#### [Required action]
The response should consist of the records that follow, printed exactly.
○ ○ ○ ○ ○
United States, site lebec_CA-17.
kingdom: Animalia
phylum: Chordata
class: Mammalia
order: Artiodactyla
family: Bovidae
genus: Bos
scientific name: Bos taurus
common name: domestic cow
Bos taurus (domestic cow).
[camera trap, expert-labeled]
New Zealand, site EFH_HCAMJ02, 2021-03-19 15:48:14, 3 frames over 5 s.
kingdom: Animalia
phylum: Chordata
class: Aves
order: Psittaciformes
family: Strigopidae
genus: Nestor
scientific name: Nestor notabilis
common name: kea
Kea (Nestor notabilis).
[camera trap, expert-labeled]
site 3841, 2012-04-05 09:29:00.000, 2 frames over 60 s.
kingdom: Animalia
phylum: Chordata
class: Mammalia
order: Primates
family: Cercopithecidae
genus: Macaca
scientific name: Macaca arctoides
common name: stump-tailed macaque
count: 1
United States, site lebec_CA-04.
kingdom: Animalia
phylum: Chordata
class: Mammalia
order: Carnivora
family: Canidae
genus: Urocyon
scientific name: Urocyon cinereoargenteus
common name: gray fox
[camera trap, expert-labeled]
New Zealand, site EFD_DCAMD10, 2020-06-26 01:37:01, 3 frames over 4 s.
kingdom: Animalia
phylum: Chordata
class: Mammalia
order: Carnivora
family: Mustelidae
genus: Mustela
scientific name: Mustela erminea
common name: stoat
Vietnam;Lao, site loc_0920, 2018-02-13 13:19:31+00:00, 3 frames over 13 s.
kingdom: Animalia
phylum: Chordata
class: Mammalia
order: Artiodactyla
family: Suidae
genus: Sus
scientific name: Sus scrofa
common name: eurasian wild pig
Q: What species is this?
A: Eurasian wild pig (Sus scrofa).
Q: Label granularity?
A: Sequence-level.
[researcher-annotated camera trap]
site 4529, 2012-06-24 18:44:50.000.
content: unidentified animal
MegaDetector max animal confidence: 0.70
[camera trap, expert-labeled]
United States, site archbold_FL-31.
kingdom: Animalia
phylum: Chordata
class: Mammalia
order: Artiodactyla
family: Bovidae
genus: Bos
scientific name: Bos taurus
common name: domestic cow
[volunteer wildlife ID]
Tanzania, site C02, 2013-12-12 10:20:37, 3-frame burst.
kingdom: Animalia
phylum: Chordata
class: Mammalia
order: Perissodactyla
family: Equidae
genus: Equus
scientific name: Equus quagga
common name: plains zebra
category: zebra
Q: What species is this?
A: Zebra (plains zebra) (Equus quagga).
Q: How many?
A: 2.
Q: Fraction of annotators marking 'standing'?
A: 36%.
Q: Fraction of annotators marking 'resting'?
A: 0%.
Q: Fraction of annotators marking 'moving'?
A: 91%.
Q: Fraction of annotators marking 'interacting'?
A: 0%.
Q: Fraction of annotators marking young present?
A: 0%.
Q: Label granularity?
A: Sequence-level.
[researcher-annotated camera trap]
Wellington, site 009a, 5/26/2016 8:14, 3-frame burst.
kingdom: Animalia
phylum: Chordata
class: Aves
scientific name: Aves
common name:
○ ○ ○ ○ ○
#### [Finished exercise]
United States, site lebec_CA-17.
kingdom: Animalia
phylum: Chordata
class: Mammalia
order: Artiodactyla
family: Bovidae
genus: Bos
scientific name: Bos taurus
common name: domestic cow
Bos taurus (domestic cow).
[camera trap, expert-labeled]
New Zealand, site EFH_HCAMJ02, 2021-03-19 15:48:14, 3 frames over 5 s.
kingdom: Animalia
phylum: Chordata
class: Aves
order: Psittaciformes
family: Strigopidae
genus: Nestor
scientific name: Nestor notabilis
common name: kea
Kea (Nestor notabilis).
[camera trap, expert-labeled]
site 3841, 2012-04-05 09:29:00.000, 2 frames over 60 s.
kingdom: Animalia
phylum: Chordata
class: Mammalia
order: Primates
family: Cercopithecidae
genus: Macaca
scientific name: Macaca arctoides
common name: stump-tailed macaque
count: 1
United States, site lebec_CA-04.
kingdom: Animalia
phylum: Chordata
class: Mammalia
order: Carnivora
family: Canidae
genus: Urocyon
scientific name: Urocyon cinereoargenteus
common name: gray fox
[camera trap, expert-labeled]
New Zealand, site EFD_DCAMD10, 2020-06-26 01:37:01, 3 frames over 4 s.
kingdom: Animalia
phylum: Chordata
class: Mammalia
order: Carnivora
family: Mustelidae
genus: Mustela
scientific name: Mustela erminea
common name: stoat
Vietnam;Lao, site loc_0920, 2018-02-13 13:19:31+00:00, 3 frames over 13 s.
kingdom: Animalia
phylum: Chordata
class: Mammalia
order: Artiodactyla
family: Suidae
genus: Sus
scientific name: Sus scrofa
common name: eurasian wild pig
Q: What species is this?
A: Eurasian wild pig (Sus scrofa).
Q: Label granularity?
A: Sequence-level.
[researcher-annotated camera trap]
site 4529, 2012-06-24 18:44:50.000.
content: unidentified animal
MegaDetector max animal confidence: 0.70
[camera trap, expert-labeled]
United States, site archbold_FL-31.
kingdom: Animalia
phylum: Chordata
class: Mammalia
order: Artiodactyla
family: Bovidae
genus: Bos
scientific name: Bos taurus
common name: domestic cow
[volunteer wildlife ID]
Tanzania, site C02, 2013-12-12 10:20:37, 3-frame burst.
kingdom: Animalia
phylum: Chordata
class: Mammalia
order: Perissodactyla
family: Equidae
genus: Equus
scientific name: Equus quagga
common name: plains zebra
category: zebra
Q: What species is this?
A: Zebra (plains zebra) (Equus quagga).
Q: How many?
A: 2.
Q: Fraction of annotators marking 'standing'?
A: 36%.
Q: Fraction of annotators marking 'resting'?
A: 0%.
Q: Fraction of annotators marking 'moving'?
A: 91%.
Q: Fraction of annotators marking 'interacting'?
A: 0%.
Q: Fraction of annotators marking young present?
A: 0%.
Q: Label granularity?
A: Sequence-level.
[researcher-annotated camera trap]
Wellington, site 009a, 5/26/2016 8:14, 3-frame burst.
kingdom: Animalia
phylum: Chordata
class: Aves
scientific name: Aves
common name:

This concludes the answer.